• DOCUMENT SECTION:

US News

Below ‘see’ level is where Tiger keeps his life

JACKSONVILLE, Fla. — All anyone needs to know about Tiger Woods off the golf course is what he named his yacht.

Privacy.

Woods gave up a big piece of that when he left Stanford after two years, turned pro with a “Hello, World” ad campaign and a $40 million endorsement deal, then quickly became one of the most recognizable athletes on earth.

He will invite some people into that world, but only so far.

Once asked why he enjoyed scuba diving so much, Woods replied, “The fish don’t know who I am.”

He is friends with many, close to only a few. Among his best friends are Bryon Bell, whom he has known since junior high school, and Jerry Chang, a teammate at Stanford.

When he made history in 2001 as the only golfer to hold all four professional majors at the same time, Golf Digest put him on the magazine cover posing with the four trophies, along with his US Amateur trophy.

Did he keep them on the mantel? A special trophy case? His bedroom?

That remains a mystery.

Even for a magazine with which he has had a longtime relationship, the trophies were moved out of his house for the photo shoot.

That $2.4 million home near the driving range at Isleworth is off limits to anyone not part of his circle.

It’s amazing that Woods has managed to keep such a thick wall around his personal life in the 14 years he’s commanded the spotlight.

The last time his name might have been on any police report was when he was mugged going back to his dorm at Stanford in 1994.

In response to a query on his Facebook account in October, Woods said he and his wife, Elin, had managed to stay out of gossip magazines and tabloids.

“I think we’ve avoided a lot of media attention because we’re kind of boring,” was the reply.

But that all changed Friday with a press release from the Florida Highway Patrol that Eldrick Tiger Woods, 33, of Windermere struck a fire hydrant and a tree shortly after pulling out of his driveway.

Woods has had a general distrust of the media since a 1997 interview with GQ magazine in which he was quoted as telling racy jokes in the back seat of a car. He rarely spends much time in an interview, and his answers are always guarded.

• SUPPLIED INFORMATION:
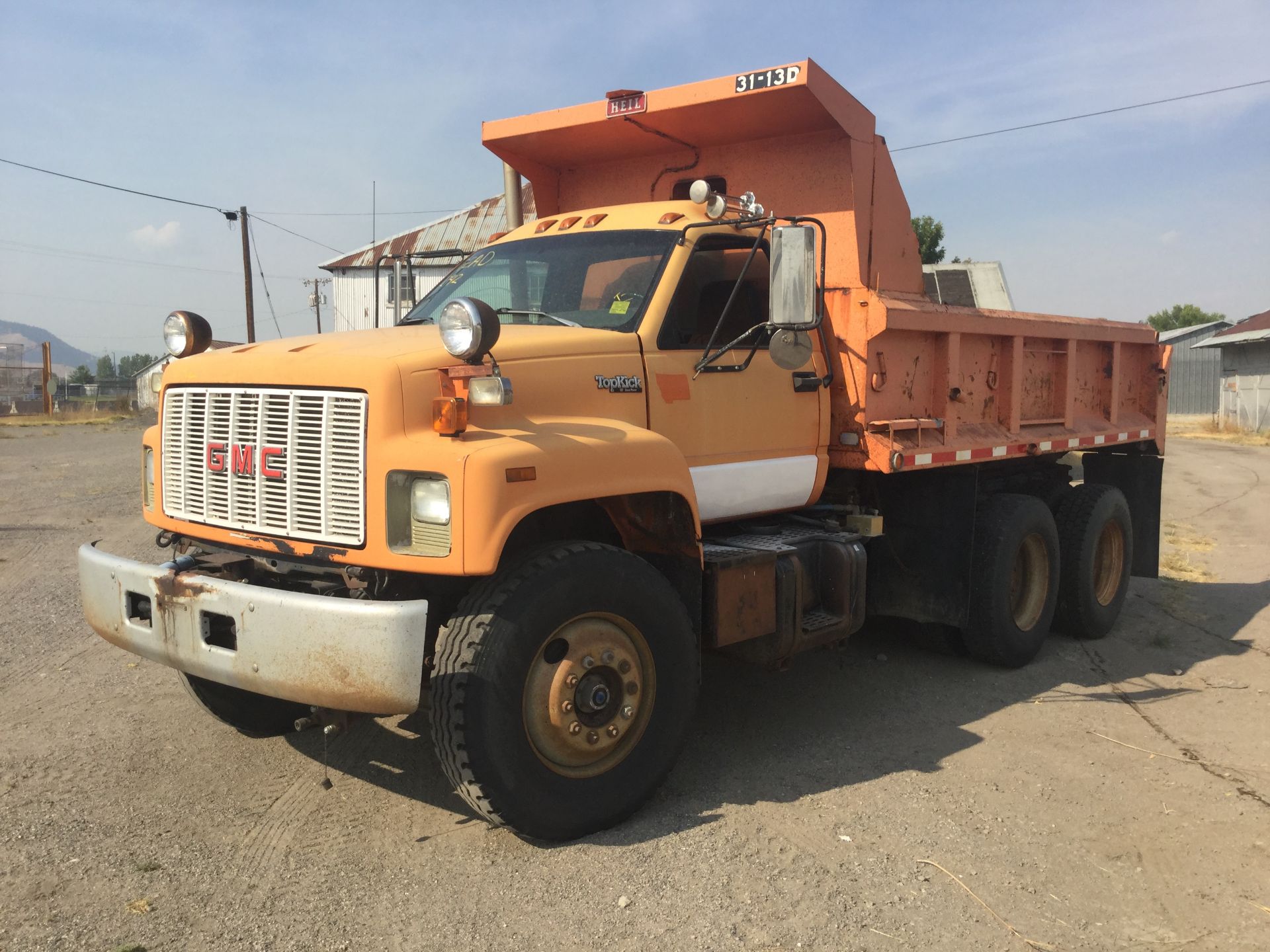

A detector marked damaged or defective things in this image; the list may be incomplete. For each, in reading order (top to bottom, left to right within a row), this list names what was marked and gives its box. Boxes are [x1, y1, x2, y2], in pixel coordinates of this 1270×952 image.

==

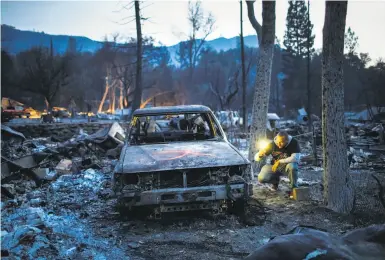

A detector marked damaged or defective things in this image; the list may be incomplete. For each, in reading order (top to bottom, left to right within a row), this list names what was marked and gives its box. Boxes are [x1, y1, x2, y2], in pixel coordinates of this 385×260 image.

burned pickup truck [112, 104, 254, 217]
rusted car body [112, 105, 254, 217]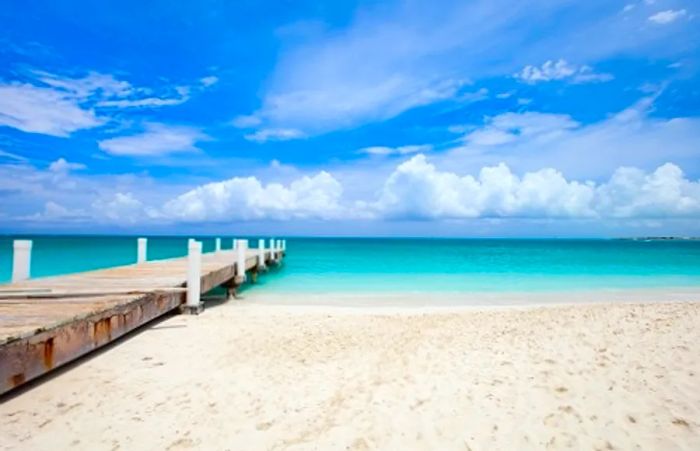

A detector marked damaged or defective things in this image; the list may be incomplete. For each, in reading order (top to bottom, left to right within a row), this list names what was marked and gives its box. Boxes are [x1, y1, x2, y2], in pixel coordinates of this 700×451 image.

• WHAT YOU HAVE TO DO: Give again, word for word, the part of the Tiger Woods article from "Below ‘see’ level" up to and including "teammate at Stanford.".

• EXERCISE OUTPUT:
Below ‘see’ level is where Tiger keeps his life

JACKSONVILLE, Fla. — All anyone needs to know about Tiger Woods off the golf course is what he named his yacht.

Privacy.

Woods gave up a big piece of that when he left Stanford after two years, turned pro with a “Hello, World” ad campaign and a $40 million endorsement deal, then quickly became one of the most recognizable athletes on earth.

He will invite some people into that world, but only so far.

Once asked why he enjoyed scuba diving so much, Woods replied, “The fish don’t know who I am.”

He is friends with many, close to only a few. Among his best friends are Bryon Bell, whom he has known since junior high school, and Jerry Chang, a teammate at Stanford.